In Pandoc Markdown a simple list is created by prepending a “*”, “+”, or “-” character to the beginning of each list item, as in the following example:
* one
* two
* three
If an author wishes to create an embedded list, she must use the four space rule to indent each embedded list.
* outer list 1
- inner list 1
- inner list 2
* outer list 2
At even two levels this process is already quite awkward. As list membership depends on whitespace it can be a frustrating exercise trying to make changes to a complex list, let alone author a list in the first place.
In contrast, an author using HTML markup can indicate an
unordered list using a<ul>
element, with
<li>
elements for each item, as in the
following code:
<ul>
<li>one</li>
<li>two</li>
<li>three</li>
</ul>
Similarly, an embedded list simply nests the same structure inside a list structure, as in the following code:
<ul>
<li>outer list 1
<ul class="subList">
<li>inner list 1</li>
<li>inner list 2</li>
</ul>
</li>
<li>outer list 2</li>
</ul>
The author does not have to count white space, and it is trivial to make changes to this list structure.

—————

WORK TASK A:
Answer these about the passage on list markup, one line each:
(i) Which characters can start a list item in Pandoc Markdown?
(ii) What rule does an author have to use to indent each embedded list?
(iii) In HTML, which element marks each item of an unordered list?
WORK TASK B:
Please write out the passage on list markup from "In Pandoc Markdown" up to and including "the first place.".
The listing comes from a separate source with no tie to the passage on list markup.

SUPPLIED INFORMATION:
—————

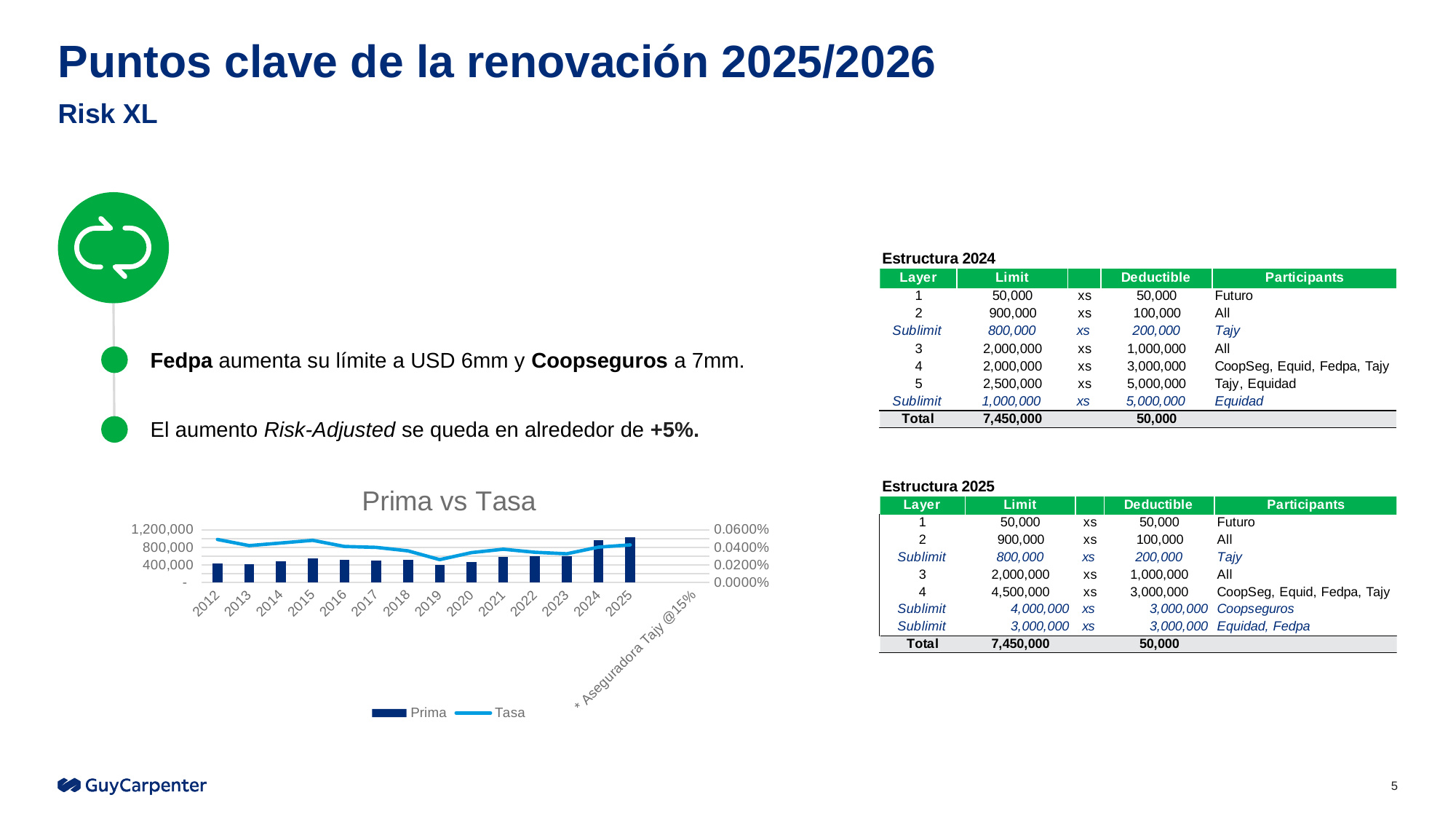
In the "Prima vs Tasa" chart, is the Tasa value for 2019 greater or less than 0.0400%? less In the "Prima vs Tasa" chart, is the Prima value for 2025 greater or less than 800,000? greater In the "Prima vs Tasa" chart, which series is drawn as a line? Tasa In the "Prima vs Tasa" chart, does the Tasa line rise or fall from 2012 to 2019? fall In the "Prima vs Tasa" chart, is the Prima value for 2015 greater or less than 400,000? greater In the "Prima vs Tasa" chart, which year has the highest Prima bar? 2025 How many years are shown on the x axis of the "Prima vs Tasa" chart? 14 What is the title of the chart on the slide? Prima vs Tasa In the "Prima vs Tasa" chart, which is larger, the Prima bar for 2025 or the Prima bar for 2012? 2025 How many series does the legend of the "Prima vs Tasa" chart list? 2 What kind of chart is "Prima vs Tasa"? Combined bar and line chart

—————

EXERCISE RESULT A:
(i) “*”, “+”, or “-”
(ii) The four space rule
(iii) The <li> element

EXERCISE RESULT B:
In Pandoc Markdown a simple list is created by prepending a “*”, “+”, or “-” character to the beginning of each list item, as in the following example:
* one
* two
* three
If an author wishes to create an embedded list, she must use the four space rule to indent each embedded list.
* outer list 1
- inner list 1
- inner list 2
* outer list 2
At even two levels this process is already quite awkward. As list membership depends on whitespace it can be a frustrating exercise trying to make changes to a complex list, let alone author a list in the first place.